__Task objective__: Rename "tree" to "oak" everywhere in the data below, and reproduce everything else without change. Leave the pictures out.

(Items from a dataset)
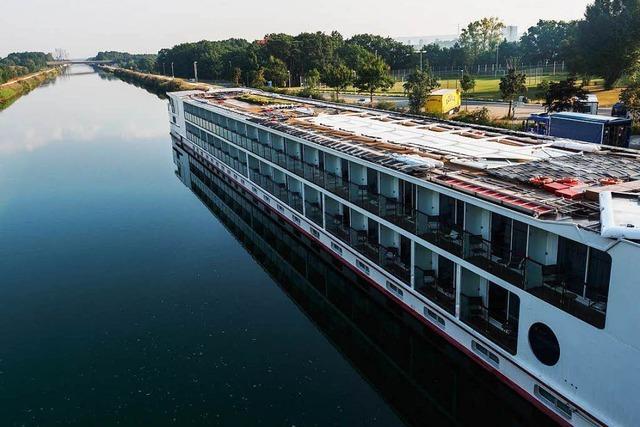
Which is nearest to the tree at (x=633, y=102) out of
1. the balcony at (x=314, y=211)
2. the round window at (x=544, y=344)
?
the balcony at (x=314, y=211)

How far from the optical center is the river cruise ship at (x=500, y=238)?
46.6ft

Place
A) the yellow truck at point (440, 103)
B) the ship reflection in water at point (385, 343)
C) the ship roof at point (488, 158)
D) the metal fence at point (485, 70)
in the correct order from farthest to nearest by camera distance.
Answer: the metal fence at point (485, 70) → the yellow truck at point (440, 103) → the ship reflection in water at point (385, 343) → the ship roof at point (488, 158)

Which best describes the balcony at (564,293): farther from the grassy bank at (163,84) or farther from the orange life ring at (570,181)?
the grassy bank at (163,84)

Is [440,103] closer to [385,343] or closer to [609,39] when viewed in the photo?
[609,39]

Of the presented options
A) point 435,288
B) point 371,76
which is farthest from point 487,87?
point 435,288

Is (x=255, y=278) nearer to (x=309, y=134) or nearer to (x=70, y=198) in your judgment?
(x=309, y=134)

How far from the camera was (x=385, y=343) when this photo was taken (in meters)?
23.1

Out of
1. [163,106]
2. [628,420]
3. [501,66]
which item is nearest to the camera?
[628,420]

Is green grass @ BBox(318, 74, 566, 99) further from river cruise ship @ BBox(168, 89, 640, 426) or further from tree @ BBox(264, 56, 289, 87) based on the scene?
river cruise ship @ BBox(168, 89, 640, 426)

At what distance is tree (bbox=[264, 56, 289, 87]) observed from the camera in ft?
375

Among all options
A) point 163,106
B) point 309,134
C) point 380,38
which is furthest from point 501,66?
point 309,134

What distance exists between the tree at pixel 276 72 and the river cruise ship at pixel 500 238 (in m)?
81.8

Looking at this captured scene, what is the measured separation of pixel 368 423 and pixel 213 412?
507 cm

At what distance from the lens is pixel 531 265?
54.0 feet
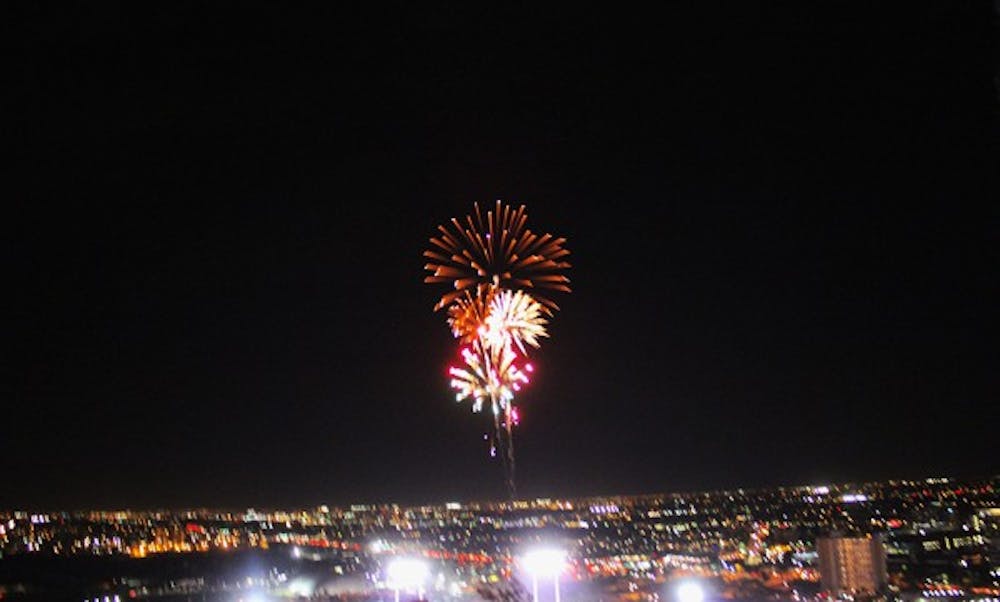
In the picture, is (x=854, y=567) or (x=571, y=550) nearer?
(x=854, y=567)

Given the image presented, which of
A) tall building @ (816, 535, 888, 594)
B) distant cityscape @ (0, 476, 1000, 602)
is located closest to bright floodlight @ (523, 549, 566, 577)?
distant cityscape @ (0, 476, 1000, 602)

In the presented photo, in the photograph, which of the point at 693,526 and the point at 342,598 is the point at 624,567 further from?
the point at 693,526

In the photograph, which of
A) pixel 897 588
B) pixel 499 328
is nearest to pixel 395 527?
pixel 897 588

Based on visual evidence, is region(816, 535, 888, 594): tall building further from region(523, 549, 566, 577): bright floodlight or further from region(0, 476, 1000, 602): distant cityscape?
region(523, 549, 566, 577): bright floodlight

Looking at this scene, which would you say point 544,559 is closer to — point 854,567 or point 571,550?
point 854,567

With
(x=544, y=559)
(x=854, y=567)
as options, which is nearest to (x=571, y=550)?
(x=854, y=567)
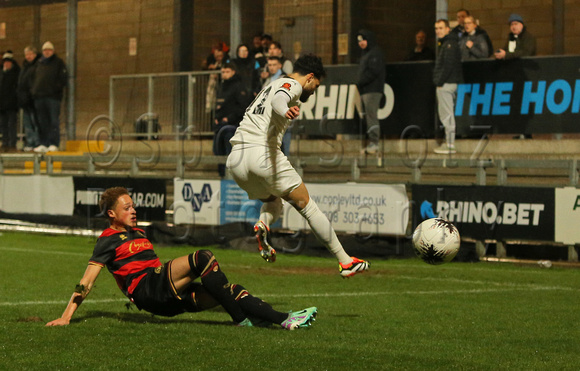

__Task solution__:
Which is nearest to the oak at (x=633, y=102) out of
1. the balcony at (x=314, y=211)
2. the round window at (x=544, y=344)
?
the balcony at (x=314, y=211)

How far from the optical center is the river cruise ship at (x=500, y=238)?
46.6ft

Place
A) the yellow truck at point (440, 103)
B) the ship reflection in water at point (385, 343)
C) the ship roof at point (488, 158)
D) the metal fence at point (485, 70)
in the correct order from farthest to nearest by camera distance.
Answer: the metal fence at point (485, 70) → the yellow truck at point (440, 103) → the ship reflection in water at point (385, 343) → the ship roof at point (488, 158)

Which best describes the balcony at (564,293): farther from the grassy bank at (163,84) or farther from the orange life ring at (570,181)?
the grassy bank at (163,84)

Is [440,103] closer to [385,343] or closer to [609,39] when viewed in the photo?
[609,39]

Of the presented options
A) point 435,288
B) point 371,76
which is farthest from point 487,87?
point 435,288

Is (x=255, y=278) nearer to (x=309, y=134) or nearer to (x=70, y=198) in your judgment?
(x=309, y=134)

How far from the camera was (x=385, y=343) when this photo was taken (in meters)?
23.1

Out of
1. [163,106]
2. [628,420]
3. [501,66]
which item is nearest to the camera?
[628,420]

Is green grass @ BBox(318, 74, 566, 99) further from river cruise ship @ BBox(168, 89, 640, 426) or further from oak @ BBox(264, 56, 289, 87) based on the scene?
river cruise ship @ BBox(168, 89, 640, 426)

At what distance is oak (bbox=[264, 56, 289, 87]) observed from the camera in ft?
375

Among all options
A) point 163,106
B) point 309,134
C) point 380,38
which is furthest from point 501,66?
point 309,134

What distance exists between the oak at pixel 276 72 and the river cruise ship at pixel 500 238 (in m)?
81.8

Looking at this captured scene, what is the measured separation of pixel 368 423 and pixel 213 412?
507 cm

At what distance from the lens is pixel 531 265?
54.0 feet
In the picture, is (x=854, y=567) or (x=571, y=550) nearer?
(x=854, y=567)

Given the image presented, which of
A) tall building @ (816, 535, 888, 594)
B) distant cityscape @ (0, 476, 1000, 602)
is located closest to bright floodlight @ (523, 549, 566, 577)?
distant cityscape @ (0, 476, 1000, 602)

In the presented photo, in the photograph, which of the point at 693,526 and the point at 342,598 is the point at 624,567 further from?
the point at 693,526

In the photograph, which of
A) pixel 897 588
B) pixel 499 328
is nearest to pixel 395 527?
pixel 897 588

Based on visual evidence, is region(816, 535, 888, 594): tall building further from region(523, 549, 566, 577): bright floodlight or further from region(0, 476, 1000, 602): distant cityscape?
region(523, 549, 566, 577): bright floodlight

Looking at this scene, which would you say point 544,559 is closer to — point 854,567 or point 571,550?
point 854,567

With
(x=544, y=559)
(x=854, y=567)
as options, which is nearest to (x=571, y=550)?
(x=854, y=567)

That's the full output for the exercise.